■ WHAT YOU HAVE TO DO ■
Please rewrite these records with "bridge arch" swapped for "bridge span" everywhere it occurs, keeping everything else the same and leaving out the pictures.

========================================

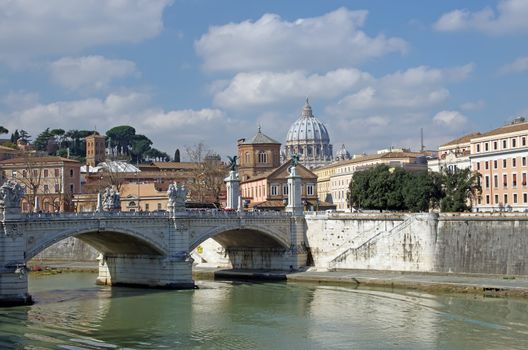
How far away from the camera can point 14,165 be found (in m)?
94.7

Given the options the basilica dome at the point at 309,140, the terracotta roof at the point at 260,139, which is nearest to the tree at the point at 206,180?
the terracotta roof at the point at 260,139

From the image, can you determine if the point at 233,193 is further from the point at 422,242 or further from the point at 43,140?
the point at 43,140

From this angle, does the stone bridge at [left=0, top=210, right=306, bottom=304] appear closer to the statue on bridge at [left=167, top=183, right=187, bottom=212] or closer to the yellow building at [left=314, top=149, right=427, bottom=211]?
the statue on bridge at [left=167, top=183, right=187, bottom=212]

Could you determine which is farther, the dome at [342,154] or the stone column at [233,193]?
the dome at [342,154]

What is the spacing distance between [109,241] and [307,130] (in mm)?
140440

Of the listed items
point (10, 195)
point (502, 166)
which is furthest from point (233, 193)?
point (10, 195)

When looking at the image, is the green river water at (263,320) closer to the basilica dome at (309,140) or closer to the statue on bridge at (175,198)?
the statue on bridge at (175,198)

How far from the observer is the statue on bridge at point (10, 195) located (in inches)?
1633

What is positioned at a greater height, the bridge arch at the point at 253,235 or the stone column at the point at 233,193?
the stone column at the point at 233,193

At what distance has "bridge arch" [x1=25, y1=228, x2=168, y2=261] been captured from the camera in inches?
1687

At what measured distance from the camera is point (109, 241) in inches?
2014

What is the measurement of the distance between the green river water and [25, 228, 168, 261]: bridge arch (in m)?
2.48

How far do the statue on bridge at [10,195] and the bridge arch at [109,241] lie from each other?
185 centimetres

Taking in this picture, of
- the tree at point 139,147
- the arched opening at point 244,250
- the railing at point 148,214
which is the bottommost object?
the arched opening at point 244,250
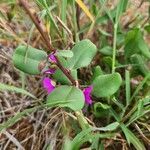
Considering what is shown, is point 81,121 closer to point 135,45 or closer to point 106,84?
point 106,84

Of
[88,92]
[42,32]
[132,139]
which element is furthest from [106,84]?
[42,32]

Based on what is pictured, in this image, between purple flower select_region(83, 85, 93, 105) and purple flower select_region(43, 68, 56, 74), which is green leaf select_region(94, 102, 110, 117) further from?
purple flower select_region(43, 68, 56, 74)

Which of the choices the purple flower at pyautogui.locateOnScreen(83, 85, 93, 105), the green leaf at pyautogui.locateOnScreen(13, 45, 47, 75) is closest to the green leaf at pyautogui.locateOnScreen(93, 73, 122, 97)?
the purple flower at pyautogui.locateOnScreen(83, 85, 93, 105)

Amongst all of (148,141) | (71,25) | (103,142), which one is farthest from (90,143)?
(71,25)

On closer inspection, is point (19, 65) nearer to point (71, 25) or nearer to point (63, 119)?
point (63, 119)

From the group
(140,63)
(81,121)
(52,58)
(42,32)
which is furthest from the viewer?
(140,63)

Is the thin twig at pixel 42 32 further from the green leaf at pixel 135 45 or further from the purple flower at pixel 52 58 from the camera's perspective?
the green leaf at pixel 135 45
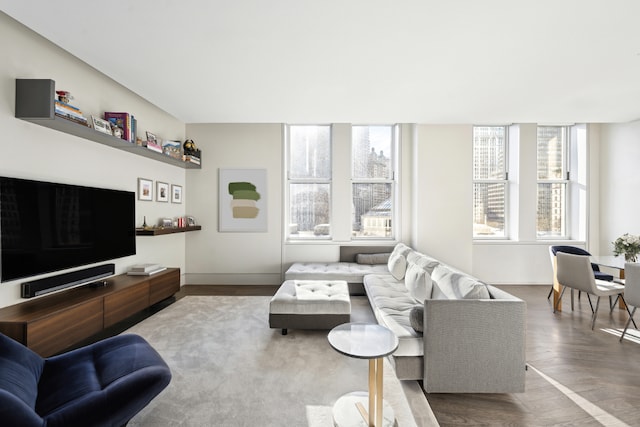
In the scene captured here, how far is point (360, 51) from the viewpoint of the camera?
→ 94.3 inches

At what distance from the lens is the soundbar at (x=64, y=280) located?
7.59 feet

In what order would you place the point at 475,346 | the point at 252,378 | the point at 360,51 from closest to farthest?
the point at 475,346
the point at 252,378
the point at 360,51

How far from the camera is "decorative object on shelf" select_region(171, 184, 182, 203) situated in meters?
4.45

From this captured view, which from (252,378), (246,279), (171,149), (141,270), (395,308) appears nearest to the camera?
(252,378)

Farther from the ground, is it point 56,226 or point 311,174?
point 311,174

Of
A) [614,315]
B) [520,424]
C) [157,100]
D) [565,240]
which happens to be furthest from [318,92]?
[565,240]

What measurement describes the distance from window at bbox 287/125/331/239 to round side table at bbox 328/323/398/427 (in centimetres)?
323

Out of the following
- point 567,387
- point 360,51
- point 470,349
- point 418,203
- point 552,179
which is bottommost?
point 567,387

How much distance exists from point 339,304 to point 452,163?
3210 mm

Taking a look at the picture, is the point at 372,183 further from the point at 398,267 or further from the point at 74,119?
the point at 74,119

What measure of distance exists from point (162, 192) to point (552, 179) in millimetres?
6551

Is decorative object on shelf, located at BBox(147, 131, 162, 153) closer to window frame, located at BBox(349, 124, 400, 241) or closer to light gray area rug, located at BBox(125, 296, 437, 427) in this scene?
light gray area rug, located at BBox(125, 296, 437, 427)

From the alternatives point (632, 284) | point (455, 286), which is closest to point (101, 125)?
point (455, 286)

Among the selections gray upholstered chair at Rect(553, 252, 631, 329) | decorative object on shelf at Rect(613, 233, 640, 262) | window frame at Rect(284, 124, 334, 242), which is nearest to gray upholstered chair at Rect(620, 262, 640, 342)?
gray upholstered chair at Rect(553, 252, 631, 329)
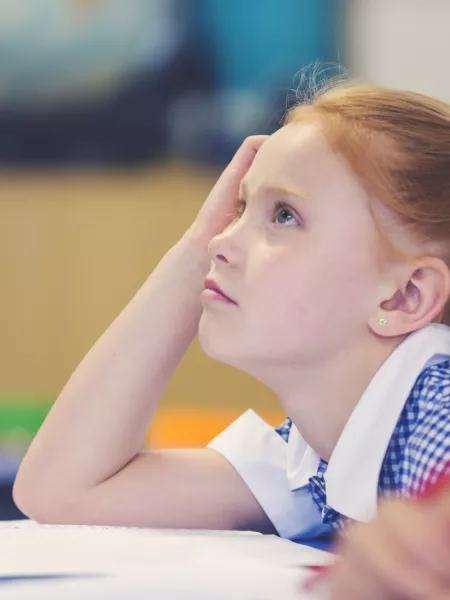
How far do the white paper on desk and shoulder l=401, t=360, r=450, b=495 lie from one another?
9 cm

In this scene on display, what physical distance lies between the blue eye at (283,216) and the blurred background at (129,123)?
205cm

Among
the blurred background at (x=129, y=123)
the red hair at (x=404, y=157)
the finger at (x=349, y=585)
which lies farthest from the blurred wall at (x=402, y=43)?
the finger at (x=349, y=585)

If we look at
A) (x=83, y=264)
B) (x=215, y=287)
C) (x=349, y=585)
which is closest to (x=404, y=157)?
(x=215, y=287)

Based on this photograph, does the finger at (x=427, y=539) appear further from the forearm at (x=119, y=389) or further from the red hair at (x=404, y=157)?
the forearm at (x=119, y=389)

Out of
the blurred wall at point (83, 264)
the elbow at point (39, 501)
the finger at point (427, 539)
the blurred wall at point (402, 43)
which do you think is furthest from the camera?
the blurred wall at point (83, 264)

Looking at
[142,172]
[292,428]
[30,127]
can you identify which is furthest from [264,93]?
[292,428]

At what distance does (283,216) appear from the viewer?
821 millimetres

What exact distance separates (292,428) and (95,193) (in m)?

========================================

■ TASK ANSWER ■
How far away from the camera can point 14,165 be found (in m)?
94.7

Given the options the basilica dome at the point at 309,140, the terracotta roof at the point at 260,139, which is nearest to the tree at the point at 206,180?
the terracotta roof at the point at 260,139

From the image, can you determine if the point at 233,193 is further from the point at 422,242 or further from the point at 43,140?
the point at 43,140

From this angle, does the stone bridge at [left=0, top=210, right=306, bottom=304] appear closer to the statue on bridge at [left=167, top=183, right=187, bottom=212] or closer to the yellow building at [left=314, top=149, right=427, bottom=211]?
the statue on bridge at [left=167, top=183, right=187, bottom=212]

Could you determine which is farther, the dome at [342,154] or the stone column at [233,193]?
the dome at [342,154]

What is the spacing distance between [109,241] and [307,130] (in mm)?
140440

Of the listed items
point (10, 195)
point (502, 166)
which is furthest from point (233, 193)?
point (10, 195)

When looking at the image, is the green river water at (263,320) closer to the basilica dome at (309,140) or closer to the statue on bridge at (175,198)?
the statue on bridge at (175,198)

How far from the observer is the statue on bridge at point (10, 195) located (in inches)?
1633

What is positioned at a greater height, the bridge span at the point at 253,235 or the stone column at the point at 233,193?
the stone column at the point at 233,193

At what distance has "bridge span" [x1=25, y1=228, x2=168, y2=261] been captured from the camera in inches?
1687

At what measured distance from the camera is point (109, 241) in inches?
2014

What is the measurement of the distance between the green river water and [25, 228, 168, 261]: bridge span (in m)?
2.48

How far do the statue on bridge at [10,195] and the bridge span at [109,241] lie from each other?
185 centimetres

Taking in this picture, of
- the tree at point 139,147
- the arched opening at point 244,250
- the railing at point 148,214
which is the bottommost object?
the arched opening at point 244,250
Considering what is shown, is point 81,121 closer to point 135,45 or closer to point 106,84?
point 106,84

Of
[88,92]
[42,32]
[132,139]
which element is furthest from [106,84]?
[42,32]

Based on what is pictured, in this image, between purple flower select_region(83, 85, 93, 105) and purple flower select_region(43, 68, 56, 74), which is green leaf select_region(94, 102, 110, 117) further from?
purple flower select_region(43, 68, 56, 74)

Which of the choices the purple flower at pyautogui.locateOnScreen(83, 85, 93, 105), the green leaf at pyautogui.locateOnScreen(13, 45, 47, 75) is closest to the green leaf at pyautogui.locateOnScreen(93, 73, 122, 97)?
the purple flower at pyautogui.locateOnScreen(83, 85, 93, 105)

Amongst all of (148,141) | (71,25) | (103,142), which one is farthest from (90,143)?
(71,25)

On closer inspection, is point (19, 65) nearer to point (71, 25) or nearer to point (63, 119)?
point (63, 119)

From the group
(140,63)
(81,121)
(52,58)
(42,32)
which is furthest from the viewer?
(140,63)

Is the thin twig at pixel 42 32 further from the green leaf at pixel 135 45 or further from the purple flower at pixel 52 58 from the camera's perspective?
the green leaf at pixel 135 45
In the scene captured here, how far is point (360, 51) from the viewpoint of the camera?
→ 94.3 inches

At what distance from the lens is the soundbar at (x=64, y=280) located?
7.59 feet

In what order would you place the point at 475,346 | the point at 252,378 | the point at 360,51 from closest to farthest?
the point at 475,346
the point at 252,378
the point at 360,51

How far from the camera is "decorative object on shelf" select_region(171, 184, 182, 203) situated in meters?
4.45

From this captured view, which from (252,378), (246,279), (171,149), (141,270), (395,308) appears nearest to the camera?
(252,378)

Farther from the ground, is it point 56,226 or point 311,174?
point 311,174

Of
A) [614,315]
B) [520,424]
C) [157,100]
D) [565,240]
which happens to be furthest from [318,92]?
[565,240]

What measurement describes the distance from window at bbox 287/125/331/239 to round side table at bbox 328/323/398/427 (in centimetres)?
323

Out of the following
- point 567,387
- point 360,51
- point 470,349
- point 418,203
- point 552,179
which is bottommost?
point 567,387

How much distance exists from point 339,304 to point 452,163?
3210 mm

Taking a look at the picture, is the point at 372,183 further from the point at 398,267 or further from the point at 74,119?
the point at 74,119

What measure of distance exists from point (162, 192) to point (552, 179) in millimetres?
6551

Is decorative object on shelf, located at BBox(147, 131, 162, 153) closer to window frame, located at BBox(349, 124, 400, 241) or closer to light gray area rug, located at BBox(125, 296, 437, 427) in this scene?
light gray area rug, located at BBox(125, 296, 437, 427)

From the alternatives point (632, 284) | point (455, 286), which is closest to point (101, 125)?
point (455, 286)

Among the selections gray upholstered chair at Rect(553, 252, 631, 329) | decorative object on shelf at Rect(613, 233, 640, 262) | window frame at Rect(284, 124, 334, 242), which is nearest to gray upholstered chair at Rect(620, 262, 640, 342)?
gray upholstered chair at Rect(553, 252, 631, 329)
How far do the white paper on desk and shoulder l=401, t=360, r=450, b=495 lie from one another?
9 cm

In this scene on display, what physical distance lies between the blue eye at (283,216) and the blurred background at (129,123)?
205cm

Among
the blurred background at (x=129, y=123)
the red hair at (x=404, y=157)
the finger at (x=349, y=585)
which lies farthest from the blurred wall at (x=402, y=43)?
the finger at (x=349, y=585)

If we look at
A) (x=83, y=264)
B) (x=215, y=287)
C) (x=349, y=585)
which is closest to (x=404, y=157)?
(x=215, y=287)

Based on this photograph, does the finger at (x=427, y=539) appear further from the forearm at (x=119, y=389) or further from the red hair at (x=404, y=157)?
the forearm at (x=119, y=389)

Out of
the blurred wall at point (83, 264)
the elbow at point (39, 501)
the finger at point (427, 539)
the blurred wall at point (402, 43)
which do you think is furthest from the camera?
the blurred wall at point (83, 264)

Looking at
[142,172]
[292,428]
[30,127]
can you identify which is furthest from [264,93]?
[292,428]

At what distance does (283,216) appear from the viewer?
821 millimetres

What exact distance separates (292,428) and (95,193) (in m)?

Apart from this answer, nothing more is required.